SBAIC Newsletter Highlights ME&A’s Cutting-Edge TPM Work in Tough Environments
ME&A’s success in third-party monitoring (TPM), using cutting-edge technology and a multi-method, systems-based approach, was recently highlighted in the Small Business Association for International Companies (SBAIC) newsletter and website. In complex or conflict-affected areas, TPM often offers better access and mobility than USAID personnel or traditional monitoring teams. This enables local monitors to gather reliable and actionable data and insights to help USAID drive sustainable change.
“ME&A’s approach to TPM is consistent with ME&A’s overall suite of services supporting locally led development. This suite includes our unique approach to local capacity strengthening at systems levels,” the article quotes ME&A President and CEO Teresita Perez as saying. “Our focus on systems enables us to provide innovative, culturally sensitive solutions tailored to each community’s unique needs. We also use advanced data-gathering technologies for TPM to ensure marginalized voices are heard.”

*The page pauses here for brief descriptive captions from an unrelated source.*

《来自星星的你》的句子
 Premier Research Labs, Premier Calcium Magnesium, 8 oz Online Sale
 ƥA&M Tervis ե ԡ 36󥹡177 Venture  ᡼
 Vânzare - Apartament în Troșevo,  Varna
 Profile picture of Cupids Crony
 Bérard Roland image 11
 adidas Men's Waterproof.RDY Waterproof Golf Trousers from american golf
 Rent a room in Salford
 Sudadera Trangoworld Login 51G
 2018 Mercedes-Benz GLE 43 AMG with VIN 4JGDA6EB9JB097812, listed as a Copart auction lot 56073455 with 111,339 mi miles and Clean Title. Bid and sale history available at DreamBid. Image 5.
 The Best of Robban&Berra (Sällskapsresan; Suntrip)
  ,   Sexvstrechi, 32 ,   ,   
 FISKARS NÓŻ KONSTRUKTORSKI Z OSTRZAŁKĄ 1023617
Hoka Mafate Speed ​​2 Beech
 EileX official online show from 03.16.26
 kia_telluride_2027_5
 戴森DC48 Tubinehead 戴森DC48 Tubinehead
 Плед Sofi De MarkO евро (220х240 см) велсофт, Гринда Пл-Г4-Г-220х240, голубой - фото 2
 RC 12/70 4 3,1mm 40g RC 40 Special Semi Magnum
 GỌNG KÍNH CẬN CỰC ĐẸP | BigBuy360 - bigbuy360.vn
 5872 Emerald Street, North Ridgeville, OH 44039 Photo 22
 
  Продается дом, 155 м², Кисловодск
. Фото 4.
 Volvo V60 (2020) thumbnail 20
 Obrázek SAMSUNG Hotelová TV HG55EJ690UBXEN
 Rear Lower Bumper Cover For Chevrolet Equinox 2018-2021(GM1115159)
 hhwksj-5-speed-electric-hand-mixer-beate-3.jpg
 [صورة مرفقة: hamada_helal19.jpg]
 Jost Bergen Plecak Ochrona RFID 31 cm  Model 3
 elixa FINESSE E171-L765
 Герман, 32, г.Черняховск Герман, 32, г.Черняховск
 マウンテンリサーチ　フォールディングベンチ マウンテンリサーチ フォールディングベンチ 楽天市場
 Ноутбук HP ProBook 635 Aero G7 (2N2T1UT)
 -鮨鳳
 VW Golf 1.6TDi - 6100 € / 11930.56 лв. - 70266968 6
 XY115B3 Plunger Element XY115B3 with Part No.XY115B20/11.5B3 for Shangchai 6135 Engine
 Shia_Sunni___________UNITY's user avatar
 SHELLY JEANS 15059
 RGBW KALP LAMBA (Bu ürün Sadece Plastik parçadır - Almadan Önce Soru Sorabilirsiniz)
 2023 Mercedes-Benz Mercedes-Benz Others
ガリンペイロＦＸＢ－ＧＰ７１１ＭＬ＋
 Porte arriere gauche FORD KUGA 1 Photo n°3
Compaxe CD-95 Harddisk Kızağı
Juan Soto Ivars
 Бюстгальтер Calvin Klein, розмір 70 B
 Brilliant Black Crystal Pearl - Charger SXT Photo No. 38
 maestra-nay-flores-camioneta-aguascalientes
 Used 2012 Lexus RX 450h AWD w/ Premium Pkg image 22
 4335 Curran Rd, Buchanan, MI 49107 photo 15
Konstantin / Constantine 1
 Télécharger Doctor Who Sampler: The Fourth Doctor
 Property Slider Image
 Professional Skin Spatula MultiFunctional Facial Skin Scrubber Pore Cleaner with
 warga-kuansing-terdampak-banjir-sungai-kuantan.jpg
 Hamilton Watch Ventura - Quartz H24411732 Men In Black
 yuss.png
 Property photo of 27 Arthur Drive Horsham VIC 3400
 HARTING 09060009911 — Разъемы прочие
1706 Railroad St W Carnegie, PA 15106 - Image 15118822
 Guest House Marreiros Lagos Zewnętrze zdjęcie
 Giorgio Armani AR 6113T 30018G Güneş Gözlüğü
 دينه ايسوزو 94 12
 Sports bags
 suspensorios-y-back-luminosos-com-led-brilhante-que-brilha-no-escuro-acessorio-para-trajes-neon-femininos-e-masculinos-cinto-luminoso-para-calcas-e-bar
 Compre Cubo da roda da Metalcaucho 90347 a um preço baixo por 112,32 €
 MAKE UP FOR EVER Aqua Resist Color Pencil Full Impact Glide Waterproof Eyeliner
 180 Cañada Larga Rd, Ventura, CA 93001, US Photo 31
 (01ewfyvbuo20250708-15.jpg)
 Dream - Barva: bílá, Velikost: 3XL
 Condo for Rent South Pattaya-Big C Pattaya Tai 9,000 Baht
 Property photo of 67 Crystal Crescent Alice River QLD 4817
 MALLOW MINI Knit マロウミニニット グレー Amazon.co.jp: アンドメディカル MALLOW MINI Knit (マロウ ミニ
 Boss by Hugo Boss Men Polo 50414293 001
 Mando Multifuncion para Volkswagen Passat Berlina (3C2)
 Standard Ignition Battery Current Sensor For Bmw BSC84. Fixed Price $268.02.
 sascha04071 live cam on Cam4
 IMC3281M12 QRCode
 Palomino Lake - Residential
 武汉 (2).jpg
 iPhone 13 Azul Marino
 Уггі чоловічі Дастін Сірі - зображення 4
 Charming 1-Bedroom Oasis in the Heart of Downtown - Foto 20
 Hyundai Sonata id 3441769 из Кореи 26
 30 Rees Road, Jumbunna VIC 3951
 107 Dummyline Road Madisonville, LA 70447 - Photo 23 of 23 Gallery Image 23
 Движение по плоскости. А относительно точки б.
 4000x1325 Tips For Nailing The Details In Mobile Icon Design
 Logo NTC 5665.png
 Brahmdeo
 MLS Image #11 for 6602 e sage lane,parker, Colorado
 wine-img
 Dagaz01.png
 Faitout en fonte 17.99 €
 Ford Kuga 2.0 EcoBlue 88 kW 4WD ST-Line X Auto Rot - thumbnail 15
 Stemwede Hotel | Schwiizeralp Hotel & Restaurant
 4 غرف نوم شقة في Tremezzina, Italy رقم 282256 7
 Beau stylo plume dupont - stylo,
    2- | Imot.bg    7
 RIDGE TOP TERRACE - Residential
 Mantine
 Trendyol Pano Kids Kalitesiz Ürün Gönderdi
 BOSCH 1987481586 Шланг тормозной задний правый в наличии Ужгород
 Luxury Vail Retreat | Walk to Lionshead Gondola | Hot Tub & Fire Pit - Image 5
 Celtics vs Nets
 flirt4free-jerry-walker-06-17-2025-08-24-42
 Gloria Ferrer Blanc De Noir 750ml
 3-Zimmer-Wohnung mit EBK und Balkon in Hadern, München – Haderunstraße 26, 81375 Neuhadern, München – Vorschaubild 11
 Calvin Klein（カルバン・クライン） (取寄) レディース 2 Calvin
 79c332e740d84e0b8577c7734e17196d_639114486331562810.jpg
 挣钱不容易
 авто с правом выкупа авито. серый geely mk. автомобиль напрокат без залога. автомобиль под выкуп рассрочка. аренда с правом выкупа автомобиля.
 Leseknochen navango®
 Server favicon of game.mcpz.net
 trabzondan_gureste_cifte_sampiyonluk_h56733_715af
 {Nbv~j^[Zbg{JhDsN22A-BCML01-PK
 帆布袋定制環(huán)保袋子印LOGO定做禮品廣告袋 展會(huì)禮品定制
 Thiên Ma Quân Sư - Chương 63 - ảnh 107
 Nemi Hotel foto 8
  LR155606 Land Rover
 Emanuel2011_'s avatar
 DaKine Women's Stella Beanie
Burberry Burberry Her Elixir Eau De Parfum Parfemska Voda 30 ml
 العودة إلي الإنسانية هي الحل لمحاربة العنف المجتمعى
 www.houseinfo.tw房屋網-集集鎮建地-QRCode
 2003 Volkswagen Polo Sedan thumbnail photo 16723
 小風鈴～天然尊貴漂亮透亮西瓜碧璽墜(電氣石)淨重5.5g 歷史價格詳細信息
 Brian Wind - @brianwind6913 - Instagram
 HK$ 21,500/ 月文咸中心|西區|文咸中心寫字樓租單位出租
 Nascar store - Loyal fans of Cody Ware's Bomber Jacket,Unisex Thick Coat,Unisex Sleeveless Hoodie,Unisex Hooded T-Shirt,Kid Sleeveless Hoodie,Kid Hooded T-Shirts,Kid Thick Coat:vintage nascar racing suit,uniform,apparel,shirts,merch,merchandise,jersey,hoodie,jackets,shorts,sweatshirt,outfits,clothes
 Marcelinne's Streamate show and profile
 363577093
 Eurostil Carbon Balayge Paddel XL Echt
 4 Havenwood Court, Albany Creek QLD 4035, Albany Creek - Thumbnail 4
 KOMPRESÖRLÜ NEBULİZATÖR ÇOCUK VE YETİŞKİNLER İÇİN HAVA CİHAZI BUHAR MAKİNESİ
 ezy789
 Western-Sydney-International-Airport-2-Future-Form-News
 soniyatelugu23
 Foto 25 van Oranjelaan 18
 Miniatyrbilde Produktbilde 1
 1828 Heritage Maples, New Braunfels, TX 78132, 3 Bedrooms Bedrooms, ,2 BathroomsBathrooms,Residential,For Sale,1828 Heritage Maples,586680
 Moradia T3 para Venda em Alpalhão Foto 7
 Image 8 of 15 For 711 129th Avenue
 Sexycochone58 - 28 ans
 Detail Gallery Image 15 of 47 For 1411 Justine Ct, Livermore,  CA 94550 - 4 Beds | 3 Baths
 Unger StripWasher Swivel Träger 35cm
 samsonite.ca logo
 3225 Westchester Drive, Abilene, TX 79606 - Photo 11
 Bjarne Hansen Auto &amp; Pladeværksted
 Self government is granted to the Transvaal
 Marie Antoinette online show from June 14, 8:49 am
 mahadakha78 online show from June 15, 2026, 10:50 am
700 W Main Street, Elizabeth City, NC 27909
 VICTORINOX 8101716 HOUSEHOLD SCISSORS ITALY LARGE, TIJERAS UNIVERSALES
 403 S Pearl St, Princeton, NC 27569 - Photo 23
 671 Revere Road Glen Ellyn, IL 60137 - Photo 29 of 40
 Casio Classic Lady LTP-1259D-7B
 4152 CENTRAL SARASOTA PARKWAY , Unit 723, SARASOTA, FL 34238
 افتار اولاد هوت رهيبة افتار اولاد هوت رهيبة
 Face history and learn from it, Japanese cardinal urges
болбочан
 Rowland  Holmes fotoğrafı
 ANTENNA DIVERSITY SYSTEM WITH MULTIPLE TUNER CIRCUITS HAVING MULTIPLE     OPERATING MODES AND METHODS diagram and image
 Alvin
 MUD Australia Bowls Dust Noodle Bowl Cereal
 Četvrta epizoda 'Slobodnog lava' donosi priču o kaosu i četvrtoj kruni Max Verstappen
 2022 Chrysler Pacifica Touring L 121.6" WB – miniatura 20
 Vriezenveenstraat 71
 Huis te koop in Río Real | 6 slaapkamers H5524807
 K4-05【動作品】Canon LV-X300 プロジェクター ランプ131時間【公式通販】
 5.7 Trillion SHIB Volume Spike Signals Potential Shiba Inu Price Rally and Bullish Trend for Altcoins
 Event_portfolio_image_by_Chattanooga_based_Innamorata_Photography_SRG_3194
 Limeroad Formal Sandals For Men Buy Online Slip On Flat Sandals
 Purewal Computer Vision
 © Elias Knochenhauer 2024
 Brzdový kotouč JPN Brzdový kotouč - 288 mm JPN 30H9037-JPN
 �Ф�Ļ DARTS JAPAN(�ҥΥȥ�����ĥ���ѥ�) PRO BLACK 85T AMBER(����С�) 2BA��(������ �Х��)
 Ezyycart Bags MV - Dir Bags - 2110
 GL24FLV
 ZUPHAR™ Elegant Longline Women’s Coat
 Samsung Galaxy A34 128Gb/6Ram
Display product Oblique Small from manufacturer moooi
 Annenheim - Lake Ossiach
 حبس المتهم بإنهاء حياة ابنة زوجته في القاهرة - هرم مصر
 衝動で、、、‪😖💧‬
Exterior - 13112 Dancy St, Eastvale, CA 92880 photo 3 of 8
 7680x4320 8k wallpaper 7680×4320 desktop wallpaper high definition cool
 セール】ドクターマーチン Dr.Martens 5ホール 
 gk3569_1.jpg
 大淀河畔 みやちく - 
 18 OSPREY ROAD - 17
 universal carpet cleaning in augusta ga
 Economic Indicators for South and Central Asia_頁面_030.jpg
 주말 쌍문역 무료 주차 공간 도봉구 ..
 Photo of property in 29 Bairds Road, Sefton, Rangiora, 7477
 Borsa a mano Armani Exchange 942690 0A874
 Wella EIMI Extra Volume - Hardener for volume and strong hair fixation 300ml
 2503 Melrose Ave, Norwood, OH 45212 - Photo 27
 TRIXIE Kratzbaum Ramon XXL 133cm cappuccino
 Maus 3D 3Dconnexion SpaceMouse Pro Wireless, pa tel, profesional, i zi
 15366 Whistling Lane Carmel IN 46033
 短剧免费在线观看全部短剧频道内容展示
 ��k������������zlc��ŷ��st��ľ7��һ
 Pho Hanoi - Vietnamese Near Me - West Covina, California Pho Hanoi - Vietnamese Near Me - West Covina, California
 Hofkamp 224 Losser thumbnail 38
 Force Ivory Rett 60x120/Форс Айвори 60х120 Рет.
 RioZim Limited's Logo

The SBAIC article explains ME&A’s comprehensive TPM approach, including using remote sensing; geographic information systems (GIS); and various data collection techniques, such as georeferenced site visits, key informant interviews, and focus group discussions along with verification checklists and desk reviews of project documents. This thorough approach allows for tracking project inputs and outputs, making it easier to compare with internal monitoring efforts for each activity.
The article showcases three examples of ME&A’s recent TPM work in Bangladesh, Nicaragua, and Rwanda. It further explains how ME&A’s Performance Improvement of Local Systems (PILS) approach combined with the firm’s decade-long experience with USAID’s Human and Institutional Capacity Development (HICD) approach, including projects in Georgia and Armenia, enhance ME&A’s TPM capacity while minimizing risks to USAID. Moreover, the article explains how ME&A’s integration of TPM, PILS, and HICD helps USAID simultaneously achieve localization and small business contracting goals while combining advanced data-gathering technology with systems-focused implementation to foster collaboration, accountability, and innovation.
SBAIC is a membership organization established to promote the meaningful utilization of U.S. small businesses at U.S. government agencies providing foreign assistance, such USAID; the Millennium Challenge Corporation; Overseas Private Investment Corporation; and the U.S. Departments of State, Defense, Health and Human Services, and Agriculture.